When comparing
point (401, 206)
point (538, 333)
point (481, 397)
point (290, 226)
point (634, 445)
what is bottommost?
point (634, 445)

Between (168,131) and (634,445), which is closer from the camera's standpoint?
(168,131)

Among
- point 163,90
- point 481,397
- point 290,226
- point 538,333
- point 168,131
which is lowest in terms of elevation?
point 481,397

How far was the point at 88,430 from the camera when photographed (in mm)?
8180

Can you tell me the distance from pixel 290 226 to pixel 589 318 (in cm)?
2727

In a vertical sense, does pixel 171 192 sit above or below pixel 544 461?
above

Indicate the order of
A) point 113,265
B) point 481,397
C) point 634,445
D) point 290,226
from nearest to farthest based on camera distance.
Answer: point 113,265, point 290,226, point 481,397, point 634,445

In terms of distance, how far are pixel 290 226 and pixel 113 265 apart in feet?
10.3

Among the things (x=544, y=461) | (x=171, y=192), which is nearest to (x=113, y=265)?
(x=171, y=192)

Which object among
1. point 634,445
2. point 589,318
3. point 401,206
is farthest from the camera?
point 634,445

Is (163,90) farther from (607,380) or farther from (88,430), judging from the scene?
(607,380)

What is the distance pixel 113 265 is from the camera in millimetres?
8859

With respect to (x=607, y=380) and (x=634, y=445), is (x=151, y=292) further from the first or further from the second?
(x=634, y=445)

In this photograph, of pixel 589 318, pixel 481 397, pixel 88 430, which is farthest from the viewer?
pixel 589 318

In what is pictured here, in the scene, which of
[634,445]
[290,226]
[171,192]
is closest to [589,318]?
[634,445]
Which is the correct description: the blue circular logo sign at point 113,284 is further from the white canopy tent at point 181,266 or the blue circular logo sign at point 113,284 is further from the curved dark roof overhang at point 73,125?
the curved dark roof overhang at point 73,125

◆ ◆ ◆ ◆ ◆

- **What is being asked**:
Reproduce only the lines between the line containing "Between (168,131) and" and the last line of the records, those two lines included, exactly.

- **Task solution**:
Between (168,131) and (634,445), which is closer from the camera's standpoint?
(168,131)

Among
- point 163,90
- point 481,397
- point 290,226
- point 538,333
- point 168,131
which is lowest in terms of elevation?
point 481,397

How far was the point at 88,430 from the camera when photographed (in mm)?
8180

Can you tell me the distance from pixel 290 226 to pixel 589 318 (in cm)?
2727

In a vertical sense, does pixel 171 192 sit above or below pixel 544 461?
above

Indicate the order of
A) point 113,265
B) point 481,397
C) point 634,445
D) point 290,226
from nearest to farthest based on camera distance.
Answer: point 113,265, point 290,226, point 481,397, point 634,445

In terms of distance, how far are pixel 290 226 and pixel 113 265 apart in feet?
10.3

Among the things (x=544, y=461) | (x=171, y=192), which is nearest to (x=113, y=265)?
(x=171, y=192)

Which object among
1. point 634,445
2. point 589,318
3. point 401,206
is farthest from the camera?
point 634,445

Is (163,90) farther from (607,380) or farther from (88,430), judging from the scene?
(607,380)

What is the distance pixel 113 265 is from the camera in millimetres?
8859

With respect to (x=607, y=380) and (x=634, y=445), is (x=151, y=292) further from the first or further from the second?
(x=634, y=445)

In this photograph, of pixel 589 318, pixel 481 397, pixel 88 430, which is farthest from the viewer?
pixel 589 318

In what is pictured here, in the scene, which of
[634,445]
[290,226]
[171,192]
is closest to [589,318]?
[634,445]
Which is the correct description: the blue circular logo sign at point 113,284 is further from the white canopy tent at point 181,266 or the blue circular logo sign at point 113,284 is further from the curved dark roof overhang at point 73,125?
the curved dark roof overhang at point 73,125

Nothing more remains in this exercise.